__Esplora il materiale__
1. Estrai dal brano sul semprevivo la parte che comincia con «Sempervivum tectorum.» e prosegue fino a «aggiungendola alle insalate.», copiandola parola per parola.
2. Prosegui il brano sul semprevivo, riprendendo subito dopo la sua ultima frase.

__Brano estratto__
★ ★ ★ ★

Sempervivum Tectorum

Sempervivum tectorum.
Semprevivo (Grassulacee). Secondo la leggenda, questa pianta fu donata da Giove per proteggere l’uomo dai fulmini, tuoni, incendi, stregoneria ed è sempre stata considerata protettrice del focolare domestico. Le sue origini sono sconosciute: già nel IV sec. a.C. il botanico greco Teofrasto ne ricorda la presenza su muri. I romani la coltivavano, Carlo Magno ne ordinò la coltivazione. Nel linguaggio dei fiori è simbolo di vivacità e operosità; è anche una delle più antiche piante di pronto soccorso con qualità terapeutiche simili a quelle dell’aloe, in più ha il vantaggio di resistere alle gelate. È commestibile, infatti gli olandesi la usano aggiungendola alle insalate.

★ ★ ★ ★

__Dati di lavoro__
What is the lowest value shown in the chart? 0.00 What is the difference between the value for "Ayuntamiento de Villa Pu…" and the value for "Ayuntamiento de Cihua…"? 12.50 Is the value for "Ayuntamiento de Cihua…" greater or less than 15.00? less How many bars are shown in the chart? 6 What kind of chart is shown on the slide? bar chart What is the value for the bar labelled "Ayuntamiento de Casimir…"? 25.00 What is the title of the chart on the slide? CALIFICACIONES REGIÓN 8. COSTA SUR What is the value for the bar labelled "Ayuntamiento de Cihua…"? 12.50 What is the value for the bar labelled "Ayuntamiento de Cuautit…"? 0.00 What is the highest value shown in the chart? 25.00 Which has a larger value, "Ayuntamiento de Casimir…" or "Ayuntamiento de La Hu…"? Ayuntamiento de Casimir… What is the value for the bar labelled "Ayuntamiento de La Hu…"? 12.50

★ ★ ★ ★

__Raccolta delle risposte__
1.
Sempervivum tectorum.
Semprevivo (Grassulacee). Secondo la leggenda, questa pianta fu donata da Giove per proteggere l’uomo dai fulmini, tuoni, incendi, stregoneria ed è sempre stata considerata protettrice del focolare domestico. Le sue origini sono sconosciute: già nel IV sec. a.C. il botanico greco Teofrasto ne ricorda la presenza su muri. I romani la coltivavano, Carlo Magno ne ordinò la coltivazione. Nel linguaggio dei fiori è simbolo di vivacità e operosità; è anche una delle più antiche piante di pronto soccorso con qualità terapeutiche simili a quelle dell’aloe, in più ha il vantaggio di resistere alle gelate. È commestibile, infatti gli olandesi la usano aggiungendola alle insalate.

2.
Cosmesi: Le foglie fresche nell’acqua a bagno o nei suffumigi per nutrire la pelle. Applicare la linfa ,della foglia appena tagliata, oppure in decotto su verruche o altre piccole imperfezioni della pelle. Medicinale: Cura le ferite, piccole ustioni, punture di insetti, prurito da bruciature e verruche. Infusi contro le bronchiti, mal di gola, affezioni della bocca.